* **Arbeitsanweisung A**
Gib jeden Satz aus dem nachfolgenden Text wieder, in dem das Wort „nicht“ vorkommt.

* **Zu lesender Text**
····················

Der Beschwerdeführer schwieg anfänglich nicht, sondern machte andere Gründe für
die Geschwindigkeitsüberschreitung geltend. Er zeigt nicht auf, dass und
inwiefern das Beweisergebnis der Vorinstanz im Ergebnis nicht vertretbar und
willkürlich sein soll. Seine Rüge erweist sich als unbegründet, soweit sie den
Begründungsanforderungen von Art. 106 Abs. 2 BGG zu genügen vermag. Inwiefern
die Vorinstanz die Unschuldsvermutung als Beweislastregel missachtet haben
könnte (vgl. BGE 127 I 38 E. 2a mit Hinweis), ist nicht ersichtlich. Sie wirft
dem Beschwerdeführer nicht vor, seine Unschuld nicht bewiesen zu haben.

3.

····················

* **Arbeitsanweisung B**
Schreibe aus den Einträgen den Abschnitt von der Zeile mit „How far is the“ bis zum Ende der Einträge wortgetreu ab, beide Enden eingeschlossen. Lass die Bilder dabei weg.

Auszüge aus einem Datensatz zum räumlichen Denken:
····················

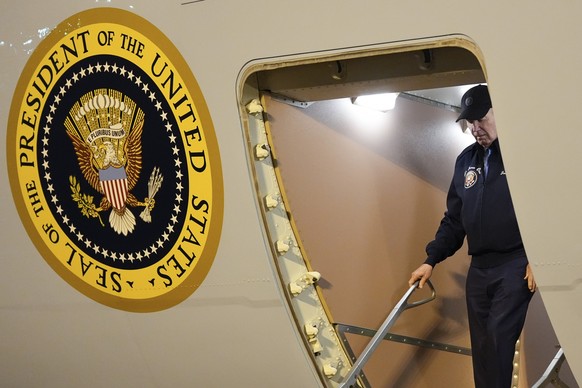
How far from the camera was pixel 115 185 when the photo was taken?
11.8 ft

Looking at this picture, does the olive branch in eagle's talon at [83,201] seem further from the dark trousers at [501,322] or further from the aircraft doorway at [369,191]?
the dark trousers at [501,322]

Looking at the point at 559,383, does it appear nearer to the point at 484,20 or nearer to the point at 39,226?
the point at 484,20

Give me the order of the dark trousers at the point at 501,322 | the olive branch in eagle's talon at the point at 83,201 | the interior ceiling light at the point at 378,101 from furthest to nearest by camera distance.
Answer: the interior ceiling light at the point at 378,101
the dark trousers at the point at 501,322
the olive branch in eagle's talon at the point at 83,201

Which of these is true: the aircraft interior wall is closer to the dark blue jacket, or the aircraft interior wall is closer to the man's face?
the dark blue jacket

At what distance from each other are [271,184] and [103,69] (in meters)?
0.79

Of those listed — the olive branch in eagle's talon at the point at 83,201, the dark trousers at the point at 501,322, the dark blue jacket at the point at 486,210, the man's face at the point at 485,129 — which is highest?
the olive branch in eagle's talon at the point at 83,201

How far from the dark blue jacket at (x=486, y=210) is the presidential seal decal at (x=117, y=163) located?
47.5 inches

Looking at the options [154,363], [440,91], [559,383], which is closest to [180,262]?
[154,363]

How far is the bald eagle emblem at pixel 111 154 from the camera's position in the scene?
350cm

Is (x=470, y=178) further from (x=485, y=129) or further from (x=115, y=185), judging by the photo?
(x=115, y=185)

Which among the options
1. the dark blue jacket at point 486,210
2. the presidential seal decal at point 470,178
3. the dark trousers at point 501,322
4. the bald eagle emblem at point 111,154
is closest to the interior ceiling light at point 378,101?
the dark blue jacket at point 486,210

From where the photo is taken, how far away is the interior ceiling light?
171 inches

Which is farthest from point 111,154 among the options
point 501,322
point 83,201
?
point 501,322

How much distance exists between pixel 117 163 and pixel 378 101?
4.62 feet
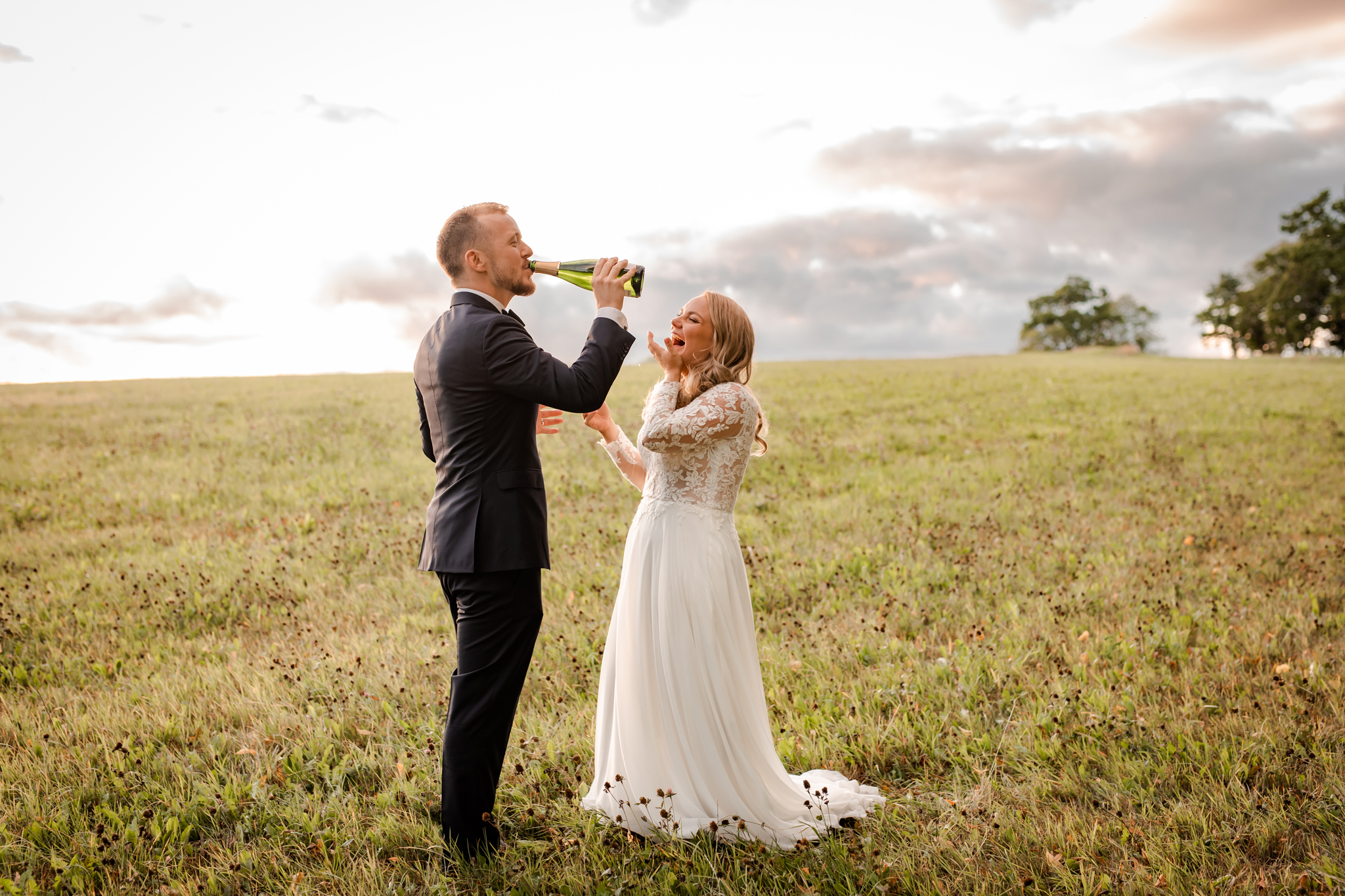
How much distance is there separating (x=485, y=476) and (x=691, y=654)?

····················

* **Richtige Antwort A**
Der Beschwerdeführer schwieg anfänglich nicht, sondern machte andere Gründe für die Geschwindigkeitsüberschreitung geltend.
Er zeigt nicht auf, dass und inwiefern das Beweisergebnis der Vorinstanz im Ergebnis nicht vertretbar und willkürlich sein soll.
Inwiefern die Vorinstanz die Unschuldsvermutung als Beweislastregel missachtet haben könnte (vgl. BGE 127 I 38 E. 2a mit Hinweis), ist nicht ersichtlich.
Sie wirft dem Beschwerdeführer nicht vor, seine Unschuld nicht bewiesen zu haben.

* **Richtige Antwort B**
How far is the bald eagle emblem at pixel 111 154 from the camera's position in the scene?
350cm

Is (x=470, y=178) further from (x=485, y=129) or further from (x=115, y=185), judging by the photo?
(x=115, y=185)

Which among the options
1. the dark blue jacket at point 486,210
2. the presidential seal decal at point 470,178
3. the dark trousers at point 501,322
4. the bald eagle emblem at point 111,154
is closest to the interior ceiling light at point 378,101?
the dark blue jacket at point 486,210

From where the photo is taken, how far away is the interior ceiling light?
171 inches

Which is farthest from point 111,154 among the options
point 501,322
point 83,201
?
point 501,322

How much distance exists between pixel 117 163 and pixel 378 101?
4.62 feet
How much distance is there separating (x=485, y=476) and (x=691, y=654)?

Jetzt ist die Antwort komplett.